One thing to consider is white people. While there isn’t just one gene that makes a person white, there is one particular gene that all white people of European descent have. It’s a gene that is supposed to regulate the production of melanin in the skin. All European whites have a defective copy of this gene, so they are supposed to produce melanin and have darker skin but it doesn’t work properly (so in a way, all European white people are just defective black people). The best explanation I have heard for why this particular defect became so popular very quickly is that basically the climate of northern Europe sucks. People with this defective gene don’t have as much protection from sunlight, so in an area where sunlight is scarce, these people absorb sunlight and make vitamin D better, giving them an advantage.
This genetic “defect” works against people who live in an area like the African plains where our ancestors are from, since being overly sensitive to sunlight actually works against you in an area that has so much sun.
If you mix the genetic material from white people into your mix, then some portion of the population will get this defective copy of it, giving them lighter skin, which our ancestors did not have. In other words you will be diverging your “mix” away from our ancestors rather than getting closer to them, which seems to be the exact opposite of what the OP is trying to accomplish.
Incidentally, lighter skinned Asians do not have the defective European gene, which indicates that lighter skin actually evolved at least twice completely separately from each other, though probably for the same reason (better survival in areas of less sunlight).
This of course is just one example, but it’s a very common and easily recognizable example of how our genetic populations diverged once we left Africa.
Why do some people with one European white parent and one dark black African parent end up sort of in-between brownish? Do they have the gene you describe or not?
They have that gene from their European parent and the functioning gene from their African parent. But in this case having just one functioning gene and not two means getting just half the melanin production.
engineer and naita’s answers are essentially correct, but to clarify and expand a bit–
There is not a single gene for skin color. Everyone has several genes that regulate melanogenesis, each of which come in several alleles, and each of which operates with incomplete dominance between the versions of each gene that a child receives from each parent. It’s not a simple on/off switch.
However, the most notable European mutation in the equation is the threonine allele of the SLC24A5 gene. Having two, or one, or no copies of this allele (versus the ancestral alanine version) is a major factor in determining skin tone, but the effects of the other genes still combine to produce a range of results for each of the three sets.
Huh.
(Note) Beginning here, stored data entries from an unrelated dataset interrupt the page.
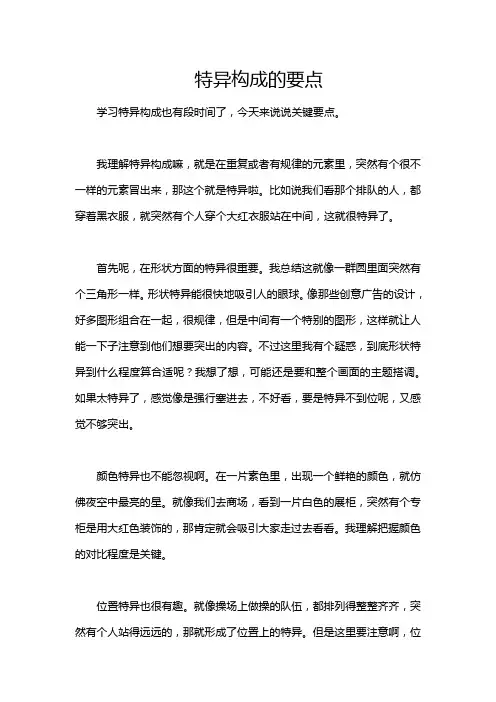 特异构成的要点

学习特异构成也有段时间了，今天来说说关键要点。

我理解特异构成嘛，就是在重复或者有规律的元素里，突然有个很不一样的元素冒出来，那这个就是特异啦。比如说我们看那个排队的人，都穿着黑衣服，就突然有个人穿个大红衣服站在中间，这就很特异了。

首先呢，在形状方面的特异很重要。我总结这就像一群圆里面突然有个三角形一样。形状特异能很快地吸引人的眼球。像那些创意广告的设计，好多图形组合在一起，很规律，但是中间有一个特别的图形，这样就让人能一下子注意到他们想要突出的内容。不过这里我有个疑惑，到底形状特异到什么程度算合适呢？我想了想，可能还是要和整个画面的主题搭调。如果太特异了，感觉像是强行塞进去，不好看，要是特异不到位呢，又感觉不够突出。

颜色特异也不能忽视啊。在一片素色里，出现一个鲜艳的颜色，就仿佛夜空中最亮的星。就像我们去商场，看到一片白色的展柜，突然有个专柜是用大红色装饰的，那肯定就会吸引大家走过去看看。我理解把握颜色的对比程度是关键。

位置特异也很有趣。就像操场上做操的队伍，都排列得整整齐齐，突然有个人站得远远的，那就形成了位置上的特异。但是这里要注意啊，位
I had understood that that was the origin of Carolina dogs and dingos, but based on some reading just now, it looks like those two breeds actually represent relatively early divergences from the rest of the domestic dog lineages. Which does not necessarily imply that what I said was wrong, but it certainly removes the reason why I thought it was right.
As in, it is still possible, perhaps even plausible, that an omnimongrel might end up looking something like a dingo. But there’s no compelling reason to think that must be the case.
Yes, you are correct about that. BUT… that is an anomaly. Generally, when you let you domestic animals run wild and reproduce, they do revert to the ancestral form. Except for dogs. And that is not well understood. Some scientists hypothesize that the ancestor of all domestic dogs did indeed look like what is generally called pariah dog.